Really, thanks so much for this tip, and for the specific resort. We don't really know anything about the Caribbean. 

Clothing optional, huh? On the beaches in France a lot of women are topless. It is no big deal. But I have breastfed five children and I am not really clothing optional material . . .


----------



## jld (Dec 1, 2013)

Always Learning said:


> I recently spent many months working in Puerto Rico. The rain Forest was not much to see and I was not all that thrilled with old San Juan either. There is plenty of other stuff to do ther that was excellent like snorkeling trips.
> 
> If you really want to relax try an all inclusive resort. We wnet to one in Jamaica called Couples Sans Souci. It was not the best beach but the resort, service and food were excellent. It is adult couples only, you will not have to put up with other peoples kids or the college crowd. Your budget numbers are just about right. If you want to really do something special for your selves try out their nude beach, what a fantastic feeling and the people on it were by far the friendliest in the resort.

> [PROVIDED RECORDS]:
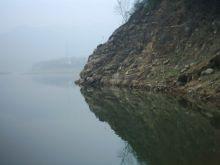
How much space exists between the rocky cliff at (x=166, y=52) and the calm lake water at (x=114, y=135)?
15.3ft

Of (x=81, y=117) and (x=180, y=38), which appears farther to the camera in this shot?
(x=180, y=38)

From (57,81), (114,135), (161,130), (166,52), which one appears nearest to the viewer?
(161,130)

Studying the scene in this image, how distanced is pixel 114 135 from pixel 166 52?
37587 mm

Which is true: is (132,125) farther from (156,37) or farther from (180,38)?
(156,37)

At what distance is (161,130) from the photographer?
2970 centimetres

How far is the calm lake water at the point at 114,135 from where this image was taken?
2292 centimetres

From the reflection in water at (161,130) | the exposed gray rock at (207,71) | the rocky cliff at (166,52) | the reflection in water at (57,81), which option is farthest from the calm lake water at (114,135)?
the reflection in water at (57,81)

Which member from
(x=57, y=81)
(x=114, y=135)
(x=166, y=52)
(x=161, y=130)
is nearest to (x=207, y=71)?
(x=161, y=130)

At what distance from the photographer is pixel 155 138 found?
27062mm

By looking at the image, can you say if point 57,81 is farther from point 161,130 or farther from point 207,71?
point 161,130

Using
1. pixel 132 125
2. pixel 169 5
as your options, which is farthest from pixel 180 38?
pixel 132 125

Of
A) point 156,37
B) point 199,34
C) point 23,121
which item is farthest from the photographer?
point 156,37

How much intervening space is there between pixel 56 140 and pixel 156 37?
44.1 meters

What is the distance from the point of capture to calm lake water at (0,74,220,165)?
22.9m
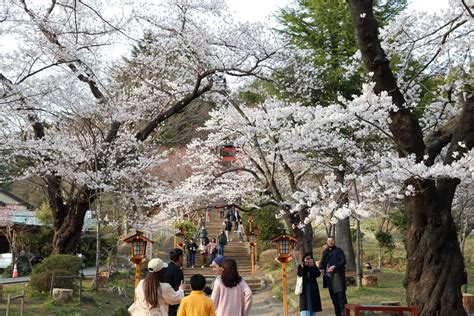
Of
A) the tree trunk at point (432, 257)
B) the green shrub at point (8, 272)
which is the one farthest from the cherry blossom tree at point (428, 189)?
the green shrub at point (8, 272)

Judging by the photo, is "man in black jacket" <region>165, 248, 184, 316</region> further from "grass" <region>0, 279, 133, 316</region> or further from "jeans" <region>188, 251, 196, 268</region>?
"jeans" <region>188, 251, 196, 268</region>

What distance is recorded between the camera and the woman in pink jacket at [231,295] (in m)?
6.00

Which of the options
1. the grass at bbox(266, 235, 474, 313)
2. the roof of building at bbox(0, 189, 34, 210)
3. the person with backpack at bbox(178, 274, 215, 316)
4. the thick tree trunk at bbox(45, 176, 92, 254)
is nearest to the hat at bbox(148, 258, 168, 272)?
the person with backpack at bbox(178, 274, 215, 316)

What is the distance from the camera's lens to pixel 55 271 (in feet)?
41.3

> [TASKS AND EXERCISES]:
**A.** Name every country, island, region, or city that the Caribbean vacation thread mentions.
**B.** Resume the Caribbean vacation thread after its final sentence.

> [ANSWERS BELOW]:
**A.** the Caribbean, France, Puerto Rico, old San Juan, Jamaica

**B.**
Wow, Jamaica is really cheap!

Dh did mention there might be a lot of college kids wherever we would go, so this is something to keep in mind.

So you really did not like Puerto Rico, huh?


----------



## I Notice The Details (Sep 15, 2012)

5 days on island of Oahu, and then 5 days on Maui.


----------



## jld (Dec 1, 2013)

Jellybeans said:


> No worries! I recommend Jamaica, the Dominican Republic, Costa Rica, Puerto Rico or the Riviera Maya (Mexico). And I agree with AlwaysLearning, an all-inclusive is a good deal!
> 
> :smthumbup:
> 
> ...


 I think our kids are going to say that, too!

I remember a friend telling me that all-inclusive is the way to go. She seemed to feel it was cheaper and still really nice. Will keep that in mind . . . and thanks again!


----------



## jld (Dec 1, 2013)

I Notice The Details said:


> 5 days on island of Oahu, and then 5 days on Maui.


This really would be ideal. And sometime we need to do it. But it is such a long flight, and it would be in between so many business trips . . . I don't know how relaxed dh would be without a lot of notice.

But thanks a lot for the idea.


----------



## Thunder7 (Jan 2, 2013)

Somewhere warm and beachy.


----------



## Always Learning (Oct 2, 2013)

jld said:


> Wow, Jamaica is really cheap!
> 
> Dh did mention there might be a lot of college kids wherever we would go, so this is something to keep in mind.
> 
> So you really did not like Puerto Rico, huh?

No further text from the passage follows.